Ce matin-là, j'avais talonné une bonne au derrière imposant. J'étais totalement subjugué par son postérieur énorme, grotesque. Je devais avoir un sourire bien méchant sur les lèvres tandis qu'elle trottinait devant moi. Elle avait fini par pénétrer dans un immeuble cossu, au premier numéro d'une rue vide. Contrarié, je me décidais à regagner le boulevard, quand une dame élégante est sortie du même bâtiment. Elle m'a bousculé sans paraître s'en rendre compte. Elle était entraînée par son chien, une sorte de teckel, qui tirait sur la laisse, trop heureux de pouvoir se soulager sur le réverbère le plus proche. Sa maîtresse était mince, élancée, rousse si ma mémoire ne me trahit pas, vêtue d'une robe noire avec un jabot de dentelle blanche qui tressautait à chacun de ses pas... Oh, oui, sa démarche, son allure ! C'était extraordinaire comme elle se déplaçait vite. Ses bottines produisaient un son magnifique sur le sol, quelque chose comme "clap clap", rythmé par le "tic tic" des griffes de son cabot et le "chtik chtik" de la laisse métallique qui se balançait entre eux deux. J'ai vraiment regretté de ne pas être compositeur. J'aurais voulu écrire la musique de cette femme que je peinais à suivre, les jambes ankylosées d'être resté trop longtemps assis au fond du bar.

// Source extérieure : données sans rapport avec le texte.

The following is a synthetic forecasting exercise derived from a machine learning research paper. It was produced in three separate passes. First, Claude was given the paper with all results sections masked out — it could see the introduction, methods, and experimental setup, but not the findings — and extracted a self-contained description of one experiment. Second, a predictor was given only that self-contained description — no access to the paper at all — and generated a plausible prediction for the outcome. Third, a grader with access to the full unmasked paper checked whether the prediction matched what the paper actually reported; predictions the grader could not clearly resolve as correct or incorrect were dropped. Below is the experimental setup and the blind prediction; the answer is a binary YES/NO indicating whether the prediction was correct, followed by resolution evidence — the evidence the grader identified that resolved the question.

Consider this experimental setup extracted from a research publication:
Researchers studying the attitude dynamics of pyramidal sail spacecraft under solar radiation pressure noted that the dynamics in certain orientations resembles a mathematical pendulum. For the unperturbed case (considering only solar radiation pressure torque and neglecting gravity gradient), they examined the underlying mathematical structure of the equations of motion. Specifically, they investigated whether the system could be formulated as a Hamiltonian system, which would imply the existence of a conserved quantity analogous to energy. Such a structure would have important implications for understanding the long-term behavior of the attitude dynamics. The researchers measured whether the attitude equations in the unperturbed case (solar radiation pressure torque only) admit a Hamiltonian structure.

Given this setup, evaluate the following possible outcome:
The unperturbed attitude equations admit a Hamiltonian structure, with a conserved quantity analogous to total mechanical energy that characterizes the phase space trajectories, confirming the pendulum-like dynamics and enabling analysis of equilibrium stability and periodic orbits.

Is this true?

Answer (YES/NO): YES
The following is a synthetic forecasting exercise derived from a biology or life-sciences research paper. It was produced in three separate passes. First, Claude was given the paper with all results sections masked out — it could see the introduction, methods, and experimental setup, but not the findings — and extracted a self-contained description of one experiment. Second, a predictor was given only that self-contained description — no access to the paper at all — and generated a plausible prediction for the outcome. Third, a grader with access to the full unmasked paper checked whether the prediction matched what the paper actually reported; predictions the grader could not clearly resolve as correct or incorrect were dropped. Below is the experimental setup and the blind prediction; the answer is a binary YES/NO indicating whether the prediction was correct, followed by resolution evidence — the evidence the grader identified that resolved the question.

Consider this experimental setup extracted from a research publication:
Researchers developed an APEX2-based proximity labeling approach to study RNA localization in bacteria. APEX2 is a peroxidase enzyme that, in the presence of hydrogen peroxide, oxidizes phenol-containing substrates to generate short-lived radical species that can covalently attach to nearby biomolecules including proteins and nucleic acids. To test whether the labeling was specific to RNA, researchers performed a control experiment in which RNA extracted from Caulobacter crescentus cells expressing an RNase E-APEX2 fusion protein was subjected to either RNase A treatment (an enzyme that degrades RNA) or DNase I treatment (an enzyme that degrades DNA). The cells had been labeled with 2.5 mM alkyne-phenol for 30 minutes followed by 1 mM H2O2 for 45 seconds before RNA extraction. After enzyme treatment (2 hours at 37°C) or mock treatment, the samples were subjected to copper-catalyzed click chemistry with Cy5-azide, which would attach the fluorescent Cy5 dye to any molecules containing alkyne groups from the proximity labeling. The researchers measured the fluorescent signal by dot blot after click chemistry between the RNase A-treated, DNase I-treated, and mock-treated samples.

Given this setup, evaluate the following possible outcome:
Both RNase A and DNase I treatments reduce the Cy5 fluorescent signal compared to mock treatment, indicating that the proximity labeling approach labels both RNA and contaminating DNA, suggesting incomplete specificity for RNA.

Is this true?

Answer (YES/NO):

Nous avons remonté des boulevards à une cadence soutenue. Par chance, le chien levait de temps de temps la patte et j'en profitai pour rattraper l'avance que la jolie dame prenait sur moi, ne se souciant pas plus de ma fatigue que de ma personne. J
'étais terriblement frustré d'être aussi transparent pour elle. Alors je me consolais en me disant qu'ainsi je pourrais la suivre plus longtemps. Nous nous sommes engagés sur un pont où la dame a fait une halte. Accoudée au rebord, elle regardait les mouettes tournoyer au-dessus de la Seine. Je me suis arrêté un peu plus loin. La dame a enfin découvert ma présence. Sous la voilette de son chapeau noir, j'ai vu qu'elle me souriait. Je me suis avancé de quelques pas. Ses yeux clairs me fixaient toujours. Quand je suis arrivé à sa hauteur, elle a désigné les oiseaux du bout du menton et m'a dit : "Je ne connais pas de plus beau spectacle". Cloué par la surprise, je suis resté muet. D'ordinaire si les femmes me parlaient, c'était pour me jeter à la figure, un terrible : "Jeune homme, cessez de me suivre ou j'appelle un agent !". Comme je ne répondais rien, la dame a donné un coup sec sur la laisse et s'est échappée avec son teckel.
La filature a recommencé, à cette différence près que la dame savait désormais que je la suivais. D'ailleurs, elle s'en assurait par intervalles. Quand son chien stoppait net, ayant flairé une odeur qui l'intriguait, elle me lançait une oeillade amusée. Elle m'a fait courir, tu sais, la dame en noir. J'en ai parcouru des avenues bordées d'arbres en floraison, des interminables boulevards qui peu à peu s'animaient. Hélas, elle a fini par entrer dans une librairie. Par la vitrine, je l'ai vu ôter son châle et son chapeau, les accrocher à un clou. Elle a salué un employé qui dépoussiérait les étagères avec un vieux chiffon jaune. Le petit chien s'est couché dans un panier près d'une porte de service. Et la dame en noir s'est installée à la caisse du magasin.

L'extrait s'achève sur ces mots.